日本時間の7日夜、米労働省の雇用統計の発表を受けて、ニューヨーク株式相場が前日比207.50ドル高と続伸したことに、すでに週末の休暇に入っていた東京市場関係者たちも安堵したようだ。
5月23日にはざら場の高値で1万6000円に迫った日経平均株価は急落を繰り返し、「頼みの綱」となっていた米景気・金融政策の動向次第では1万2000円という防波堤も割り込みかねないとの見方が支配的になっていた。
取材をしても、米国株の上昇を受けて週明けの急落は回避できそうだと胸を撫で下ろす関係者が多かった。

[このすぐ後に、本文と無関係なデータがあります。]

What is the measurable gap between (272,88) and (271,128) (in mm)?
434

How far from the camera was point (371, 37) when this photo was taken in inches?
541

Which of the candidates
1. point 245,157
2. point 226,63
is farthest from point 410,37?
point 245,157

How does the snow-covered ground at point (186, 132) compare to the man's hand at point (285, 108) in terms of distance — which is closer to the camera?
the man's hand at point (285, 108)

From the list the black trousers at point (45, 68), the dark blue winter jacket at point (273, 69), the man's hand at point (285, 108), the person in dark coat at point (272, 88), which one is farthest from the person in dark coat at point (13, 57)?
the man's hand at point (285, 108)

一貫してアベノミクスへの過剰な期待には警鐘を鳴らしてきたので、株安を根拠に批判を展開している一部メディアの議論に組みする気は毛頭ない。
が、昨秋以来の世界同時株高をリードしてきたはずの日本経済への復活期待がいつの間にか萎み、相場動向はアメリカ次第というムードに一変したことを不思議に思う読者は少なくないはずだ。
その原因を探っていくと、アベノミクスに欠けている「第4の矢」の必要性が浮かび上がってくる。

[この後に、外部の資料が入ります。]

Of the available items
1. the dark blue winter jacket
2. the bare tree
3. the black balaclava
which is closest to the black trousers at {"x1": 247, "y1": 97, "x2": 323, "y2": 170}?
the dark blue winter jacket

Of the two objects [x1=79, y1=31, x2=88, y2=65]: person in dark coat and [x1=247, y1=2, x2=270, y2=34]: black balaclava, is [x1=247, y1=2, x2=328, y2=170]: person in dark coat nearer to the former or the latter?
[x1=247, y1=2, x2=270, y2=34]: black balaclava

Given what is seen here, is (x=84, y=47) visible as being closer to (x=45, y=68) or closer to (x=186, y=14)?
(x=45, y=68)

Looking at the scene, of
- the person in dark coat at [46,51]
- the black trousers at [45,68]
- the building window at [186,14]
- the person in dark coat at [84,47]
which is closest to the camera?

「非農業部門の雇用者数は、前月比で17.5万人の増加」---。
5月の米雇用統計をどう評価するか、日本時間の7日午後9時15分過ぎにその結果が伝えられた直後は、米市場も戸惑いを見せた。
というのは、増加数が中途半端で、「買い材料」とみるか「売り材料」とみるか判断しにくい状況だったからだ。
市場では、発表前に、「売り材料」というコンセンサスができつつあった。
増加数が15万人以下ならば、米景気回復の足取りが弱いと判断されて、米連邦制度理事会(FRB)の大胆な金融緩和策が引き続き維持されるので「買い材料」、逆に20万人以上ならば痛み止めの麻酔のような金融緩和の終了時期が早まるからだ。
ところが、17.5万人というどっちつかずの指標が出てしまって、市場の反応を確かめたいとのムードが広がったのである。
外為市場が1ドル=95円台で始まり、94円台まで買い進まれる場面があったため、一時は日本の株式相場にはマイナスとの落胆が関係者の間に出かけた。
しかし、最終的にニューヨークダウが大幅に続伸し、円も1ドル=97円50銭から60銭近辺で取引を終えたことから、日本の株式市場関係者は土曜日の朝、胸を撫で下ろしていた。
日々の値動きに限れば、株式相場は上にも下にもオーバーシュートしがちなもので、大袈裟に一喜一憂するのはナンセンスだという議論は当を得たものだ。
株価急落局面でテレビの情報番組から大袈裟なコメントを求められて無責任なことは言えないと感じた時には、筆者も口にする言葉である。
しかし、米国の5月の雇用統計には、「日々の売買材料」で終わらせず、構造的なものとして注目してほしいポイントがある。